[start of SELECTED PASSAGE]
Submieeion and Peace
Psalm 119:165
Great peace have they which love your law: and nothing shall offend them.


Loving the law of God, not only with delight in the vehicle of its expression, but with inward submission to its behests, we shall have —

I. THE PEACEFULNESS OF A RESTFUL HEART. Such a heart has found an adequate and worthy object for the outgoings of its affections. Base things loved always disturb. Noble things loved always tranquillize. For our hearts are like the creatures in some river, of which they tell us that they change their colour according to the hue of the bed of the stream in which they float and of the food of which they partake. The heart that lives on the will of God will be calm and steadfast, and ennobled into reposeful tranquillity like that which it grasps and grapples.

II. THE CALM OF A SUBMITTED WILL. If you were ever on board a sailing ship you know the difference between its motion when it is beating up against the wind and when it is running before it. In the one case all is agitation and uneasiness, in the other all is smooth, and frictionless, and delicious. So, when we go with the great stream, in not ignoble surrender, then we go quietly. It is God's great intention, in all that befalls us in this life, to bring our wills into conformity with His. Blessed is the ministry of sorrow, and of pain, and of loss, if it does that for us. And disastrous and accursed is the ministry of joy and success if it does not.
[end of SELECTED PASSAGE]
[start of DATA LISTING]
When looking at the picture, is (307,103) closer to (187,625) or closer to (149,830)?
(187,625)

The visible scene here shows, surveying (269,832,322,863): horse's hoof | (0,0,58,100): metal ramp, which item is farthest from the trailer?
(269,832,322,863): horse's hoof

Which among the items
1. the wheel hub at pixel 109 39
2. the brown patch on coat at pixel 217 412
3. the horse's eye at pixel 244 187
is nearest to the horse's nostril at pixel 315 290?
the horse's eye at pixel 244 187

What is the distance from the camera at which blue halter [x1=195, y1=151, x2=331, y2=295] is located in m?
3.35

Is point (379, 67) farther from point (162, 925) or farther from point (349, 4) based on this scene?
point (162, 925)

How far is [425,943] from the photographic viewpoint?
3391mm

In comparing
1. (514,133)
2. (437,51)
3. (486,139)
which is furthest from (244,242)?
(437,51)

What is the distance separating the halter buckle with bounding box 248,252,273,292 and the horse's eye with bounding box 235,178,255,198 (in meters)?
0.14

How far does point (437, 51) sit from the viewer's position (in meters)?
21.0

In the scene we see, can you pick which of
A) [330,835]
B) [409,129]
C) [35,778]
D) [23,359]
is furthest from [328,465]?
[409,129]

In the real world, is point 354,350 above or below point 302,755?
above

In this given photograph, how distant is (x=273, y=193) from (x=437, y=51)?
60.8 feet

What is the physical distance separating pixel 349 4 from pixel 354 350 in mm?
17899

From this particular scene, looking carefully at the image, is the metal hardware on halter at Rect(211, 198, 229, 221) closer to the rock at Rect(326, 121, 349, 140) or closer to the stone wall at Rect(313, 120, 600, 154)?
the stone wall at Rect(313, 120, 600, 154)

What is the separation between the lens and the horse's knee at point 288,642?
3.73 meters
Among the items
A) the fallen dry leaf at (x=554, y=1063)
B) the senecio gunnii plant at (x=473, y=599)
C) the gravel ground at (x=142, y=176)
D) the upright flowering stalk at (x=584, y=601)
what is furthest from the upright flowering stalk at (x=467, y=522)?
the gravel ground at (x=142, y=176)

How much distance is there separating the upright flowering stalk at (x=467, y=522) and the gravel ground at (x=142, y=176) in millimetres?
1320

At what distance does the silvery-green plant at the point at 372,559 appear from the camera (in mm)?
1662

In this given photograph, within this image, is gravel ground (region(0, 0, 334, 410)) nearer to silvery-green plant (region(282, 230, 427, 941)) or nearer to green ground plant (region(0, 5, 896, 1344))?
[end of DATA LISTING]
Write out the full passage on Psalm 119:165, from its title through its final sentence, word for word.

» ANSWER IN FULL:
Submieeion and Peace
Psalm 119:165
Great peace have they which love your law: and nothing shall offend them.


Loving the law of God, not only with delight in the vehicle of its expression, but with inward submission to its behests, we shall have —

I. THE PEACEFULNESS OF A RESTFUL HEART. Such a heart has found an adequate and worthy object for the outgoings of its affections. Base things loved always disturb. Noble things loved always tranquillize. For our hearts are like the creatures in some river, of which they tell us that they change their colour according to the hue of the bed of the stream in which they float and of the food of which they partake. The heart that lives on the will of God will be calm and steadfast, and ennobled into reposeful tranquillity like that which it grasps and grapples.

II. THE CALM OF A SUBMITTED WILL. If you were ever on board a sailing ship you know the difference between its motion when it is beating up against the wind and when it is running before it. In the one case all is agitation and uneasiness, in the other all is smooth, and frictionless, and delicious. So, when we go with the great stream, in not ignoble surrender, then we go quietly. It is God's great intention, in all that befalls us in this life, to bring our wills into conformity with His. Blessed is the ministry of sorrow, and of pain, and of loss, if it does that for us. And disastrous and accursed is the ministry of joy and success if it does not.